Relay-Version: version B 2.10 5/3/83; site utzoo.UUCP
Path: utzoo!mnetor!seismo!columbia!rutgers!sri-spam!sri-unix!hplabs!pyramid!octopus!harvax!garth!kissell
From: kissell@garth.UUCP (Kevin Kissell)
Newsgroups: net.arch
Subject: Re: Floating point performance & Mr. Mashey's Mythical Mhz
Message-ID: <377@garth.UUCP>
Date: Wed, 15-Oct-86 18:34:44 EDT
Article-I.D.: garth.377
Posted: Wed Oct 15 18:34:44 1986
Date-Received: Thu, 16-Oct-86 22:20:09 EDT
References: <340@euroies.UUCP> <1989@videovax.UUCP> <722@mips.UUCP>
Reply-To: kissell@garth.UUCP (Kevin Kissell)
Organization: Fairchild APD -- Palo Alto, CA
Lines: 74

Keywords:


In article <722@mips.UUCP> mash@mips.UUCP (John Mashey) writes:
>However, a useful attribute of Roger's measure's (or variant thereof)
>is that looking at the measure (units of real performance) per Mhz,
>you some idea of architectural efficiency, i.e., smaller numbers are
>better, in that (cycle time) is likely to be a property of the technology,
>and hard to improve, at a given level of technology. [This is clearly
>a RISC-style argument of reducing the cycle count for delivered performance,
>and then letting technology carry you forward.]  Using the numbers above,
>one gets KiloWhets / Mhz, for example:

I don't understand how someone of John's sophistication can insist on
repeating such a clearly fallacious argument.  The statement "cycle time
is likely to be a property of the technology" is simply untrue, as I have
pointed out in previous postings.  Cycle time is a the product of gate delays
(a property of technology) and the number of sequential gates between latches
(a property of architecture).  For example, let us consider two machines
that are familiar to John and myself and yet of interest to the newsgroup:
the MIPS R2000 and the Fairchild Clipper.  An 8 Mhz R2000 has a cycle time
of 125ns.  A 33Mhz Clipper has a cycle time of 30ns.  Yet both are built
with essentially the same 2-micron CMOS technology.  I somehow doubt that
Fairchild's CMOS transistors switch four times faster than that of whoever
is secretly building R2000s this week.  The difference is architectural.

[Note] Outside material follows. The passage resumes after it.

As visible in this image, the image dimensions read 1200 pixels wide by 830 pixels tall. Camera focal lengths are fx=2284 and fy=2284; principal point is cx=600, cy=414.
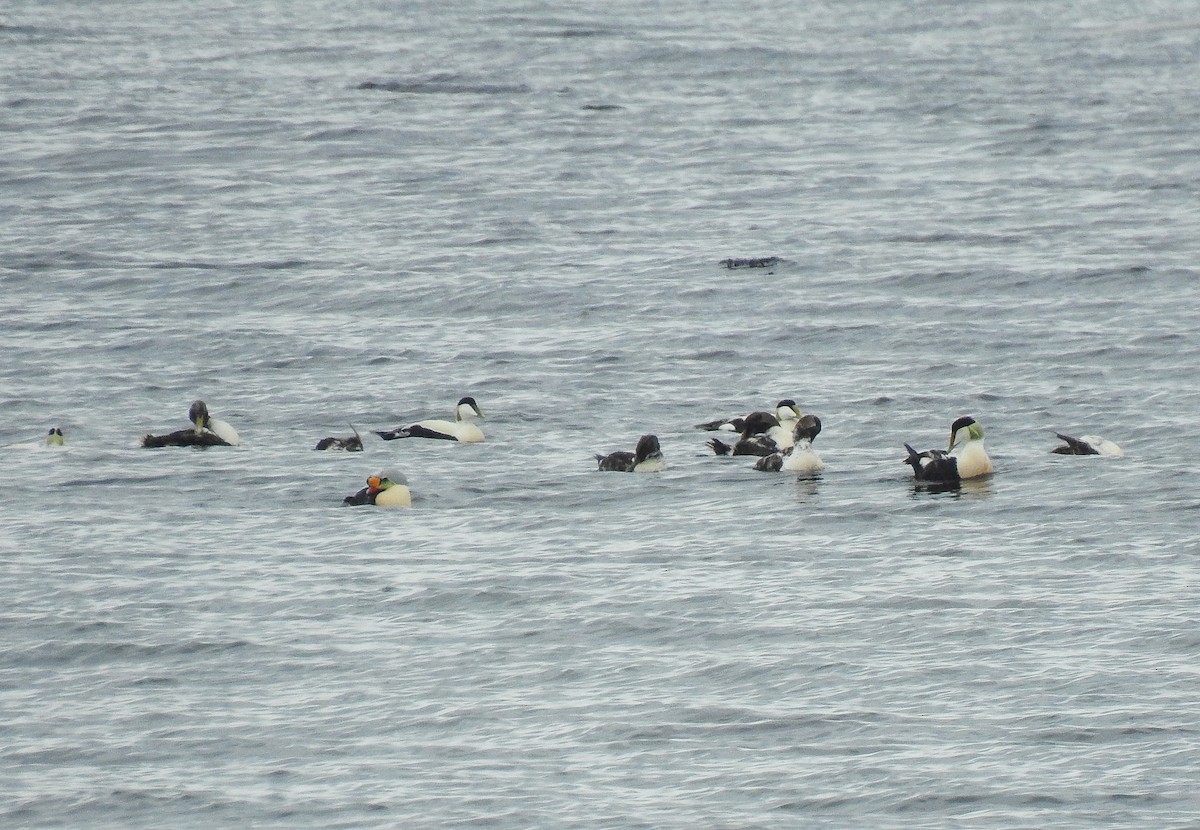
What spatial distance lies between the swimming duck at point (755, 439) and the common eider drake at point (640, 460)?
0.95m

As I understand it, the R2000 was designed to take advantage of delayed
load/branch techniques, and to execute instructions in a small number of
clocks, which in fact go hand-in-hand.  A load or branch can take as little
as two clocks.  But the addition of two numbers cannot take less than one
clock, and so the ALU has a leasurely 125ns to do something that it could
in principle have done more quickly, had it been more heavily pipelined.

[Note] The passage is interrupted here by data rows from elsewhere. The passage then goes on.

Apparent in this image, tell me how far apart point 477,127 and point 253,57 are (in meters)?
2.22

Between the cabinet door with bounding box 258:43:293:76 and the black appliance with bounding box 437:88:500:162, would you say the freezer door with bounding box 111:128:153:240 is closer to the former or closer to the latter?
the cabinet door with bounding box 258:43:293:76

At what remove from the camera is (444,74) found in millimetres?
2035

The Clipper was designed from fairly well-established supercomputer and
mainframe techniques.  The cycle time is the time required to do the smallest
amount  of useful work - an integer ALU operation at 30ns.  Other instructions
must then of course be multiples of that basic unit.  Assuming cache hits,
a load takes 4/6 clocks (120/180ns vs 250ns for the R2000) and a branch takes
9 (270ns vs. 250ns for the R2000).

It should be noted that both machines allow for the overlapped execution
of instructions, but in different ways.  The R2000 overlaps register
operations with loads and branches using delay slots.  The Clipper
overlaps loads but not branches, using resource scoreboarding instead
of delay slots.  This means that the R2000 can branch more efficiently
(assuming the assembler can fill the delay slot), but the Clipper can
have more instructions executing concurrently than the R2000 (4 vs 2)
in in-line code.

Draw your own conclusions about "architectural efficiency".

>Machine	Mhz	KWhet	KWhet/Mhz
>80287		 8	 300	 40
>32332-32081	15	 728	 50		(these from Ray Curry,
>32332-32381	15	1200	 80		in <3833@nsc.UUCP>) (projected)
>32332-32310	15	1600	100*		"" "" (projected)
>Clipper?	33	1200?	 40		guess? anybody know better #?
>68881		12.5	 755	 60		(from discussion)
>68881		20	1240	 60		claimed by Moto, in SUN3-260
>SUN FPA	16.6	1700	100*		DP (from Hough) (in SUN3-160)
>MIPS R2360	 8	1160	140*		DP (interim, with restrictions)
>MIPS R2010	 8	4500	560		DP (simulated)

John's guess for the Clipper is off by over a factor of two.  The Clipper
FORTRAN compiler was brought up only recently.  In its present sane but
unoptimizing state, I obtained the following result on an Interpro 32C
running CLIX System V.3 at 33 Mhz (1 wait state), using a prototype Green
Hills Clipper FORTRAN compiler with Fairchild math libraries:

		Mhz	Kwhet	Kwhet/Mhz
Clipper		33	2920	Who cares?  Kwhet/Kg and Kwhet/cm2 are of
				more practical consequence.


Kevin D. Kissell
Fairchild Advanced Processor Division